Meredith: When I meditate, I often find my thoughts flowing; memories rise up, emotions rise up, bodily sensations all become rather present in a way they were not before. When I realize my thoughts are rambling, I bring myself back to my breath, to this moment now, and now, and now. Sometimes, as I have been taught, I might say to myself, "thoughts" or "sounds" or "sensations" etc, to sort of claim and categorize what my mind is focusing on, so that I can then watch it dissolve the focus (only then so very soon observe my thoughts take on yet another shape). In the long hours of sitting at retreat, I began to get a little more creative with my categories, such as noticing when my thoughts were memories, or when my emotions were of sorrow, etc. One such category that I noticed myself claiming, almost more than any other of my thinking patterns, was what I began to term "fiction". This was the label I gave to my thinking when I was building stories about what might happen, or a story about what could have happened, or what someone may have done or said, invented conversations, etc.

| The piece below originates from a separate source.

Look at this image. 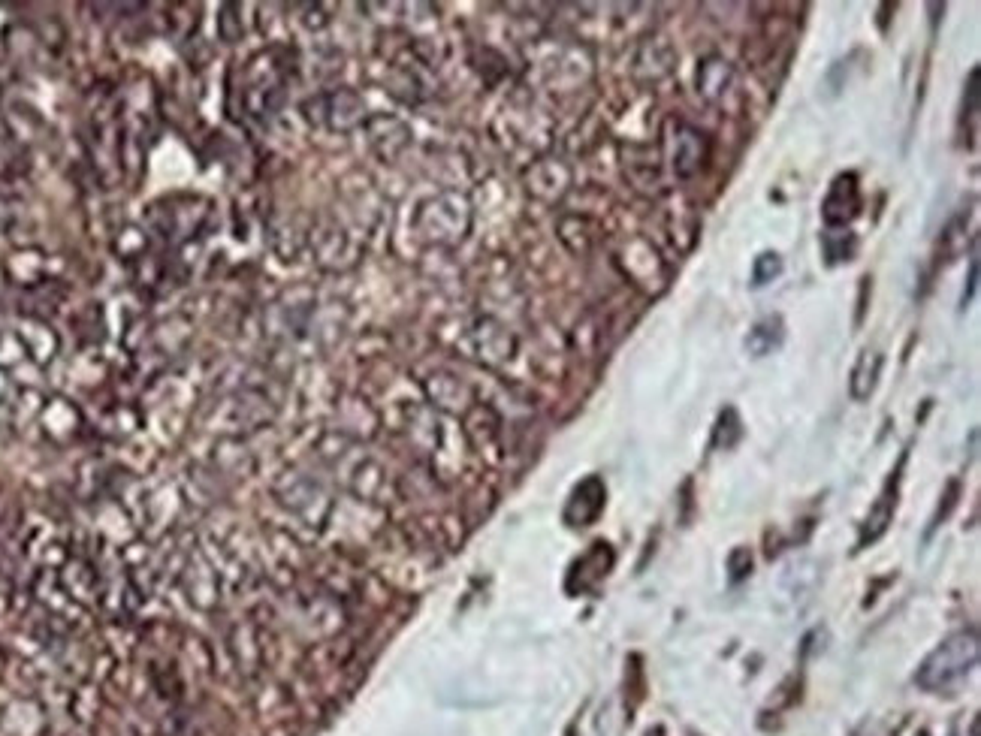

I was thinking about this tendency and its relationship to scripts. Our minds, my mind anyway, so naturally moves into scripts or invented fictions of reality. I wondered how much of my day is spent in this kind of thinking. I think it might be a lot of the time, if my meditation time is any indication. It is helpful, it would seem, to bring conscious awareness to the way our minds work. My first tendency is to pass some judgment about it, such as thinking in scripts or fiction is a bad or wrong way of thinking. But I quickly see humor in the judgment, too. Who says it's bad? We wouldn't have storytellers or playwrights without fiction and script thinking. But do you see the trickiness of fiction thinking? Do you see that lines between fiction and reality are hazy? Do you experience that this is rather exciting in fact, that we aren't always clear if something is fiction or fact?
Mind ramblings this bright day, when homework and taxes are on the table in front of me.
Aki: I've been pondering this, thinking about what you said here about fiction and fact and meditation.
I have many fictions, thoughts and fantasies. I find when I cling to them I suffer. When I release them, as in meditation, I enjoy, the moment, this living moment. There is joy. I release into freshness, spontaneity and authenticity. When I hold on to my fictions, or facts for that matter, I tend to suffer. When I hold on to a fiction, thought or fantasy it is a short trip to manipulation, orchestration, attempting to control, and scripting. Imagination, imaging, fantasizing, creating a fiction is one thing, but quickly I tend to move unconsciously to manipulation and trying to control.
By itself fantasy or imagination can inform, give messages, possibilities, alternatives, suggest direction, opportunity. I have response-ability. I can nurture the fantasy or thought or I can release it, let it go. With awareness and the ability to respond with awareness, our behavior tends to be accurate and authentic. But it seems without this important awareness we are like a leaf on the wind, animated by these thoughts and fantasies or facts in an unconscious way. When it is unconscious our behavior is generally in the service of survival and security, following the impulse of want and fear.
When I become fascinated and preoccupied with a thought or fantasy or a fact pattern, then I am susceptible to the human tendency toward behavior driven by unconscious want or fear. But if I stay present, conscious, aware, like in meditation, meditative awareness then neither fact nor fiction hinders. I am not attempting to manipulate or script life, but responding through wakefulness. In this way I nurture wakefulness, soulfulness. I nurture the emerging essence. And it is so joyful to see and feel being meeting itself, perfection recognizing perfection everywhere. This awareness can be nurtured.